## Provided passage
------------------------------------------------------------

By and large, Maxima is a good car all around, even at high mileage. However, you must be careful in buying a 16 year old car, because with any car, with age, things start to happen. If the car is a GXE (SOHC) motor, it has a timing belt. If it is a SE (DOHC), it has a timing chain. If the SOHC engine, the belt and waterpump should be changed every 60k miles. Which means, if you buy this car, be sure to replace the timing belt and water pump immediately upon purchase, since you don't have any idea when the owner did it, or if he did it at all and was simply lucky not to have an issue. I also would check the exhaust. On my recent 1993 purchase, it was all corroded, from Y pipe to muffler. It wasn't loud, just so much road salt over 13 years, that I needed to completely replace every part of the exhaust. An exhaust lasts 10-12 years. At 16 years of age, it's hard to say what it looks like. A muffler shop might charge you around $600 to replace the entire exhaust system in parts and labor combined. Yet another problem is that the early Maxima (1988-1992) had a problem with fuel injectors going bad and had a recall. Nissan did release a newer type of injector (yellow dot) from 1993-1994, but in my case, I had bad fuel injectors. Yet another area of potential weakness is the exhaust studs on the back-part of the V, not the front part facing the radiator. It wasn't a problem on my car, but it is a problem on these cars with age. Also have the CV joints checked out.

So in sum, these are very, very good cars and are designed to last 20 years, which is far, far more than many other cars on the road. I still see plenty of them on the road and I still have one. But, as with any car that is over 10 years of age, you have to do your homework: exhaust, fuel injectors, suspension, and timing belt/timing chain (GXE/SE) as applicable.

By the way, I have injectors for sale, (the ones I initially bought incorrectly) that would work in a 1990 Maxima.


----------



## SHIFTVAX (Jan 15, 2006)

------------------------------------------------------------

## Source material
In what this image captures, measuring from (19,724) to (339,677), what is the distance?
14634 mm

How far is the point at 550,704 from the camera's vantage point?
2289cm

------------------------------------------------------------

## Parts of the exercise
[1] Print the part of the Maxima post starting with "So in sum, these" and going on through "(Jan 15, 2006)".
[2] According to the Maxima post, how often should the belt and water pump be changed on the SOHC engine?
[3] Can you rewrite the paragraph of the Maxima post beginning "So in sum" as a short list that keeps its main facts?
The data come from a separate source unrelated to the Maxima post.

## Responses by task
[1]
So in sum, these are very, very good cars and are designed to last 20 years, which is far, far more than many other cars on the road. I still see plenty of them on the road and I still have one. But, as with any car that is over 10 years of age, you have to do your homework: exhaust, fuel injectors, suspension, and timing belt/timing chain (GXE/SE) as applicable.

By the way, I have injectors for sale, (the ones I initially bought incorrectly) that would work in a 1990 Maxima.


----------



## SHIFTVAX (Jan 15, 2006)

[2] Every 60k miles.

[3]
- These are very good cars, designed to last 20 years, far longer than many other cars.
- Plenty are still on the road, and the writer still owns one.
- As with any car over 10 years old, check the exhaust, fuel injectors, suspension, and timing belt or timing chain (GXE/SE) as applicable.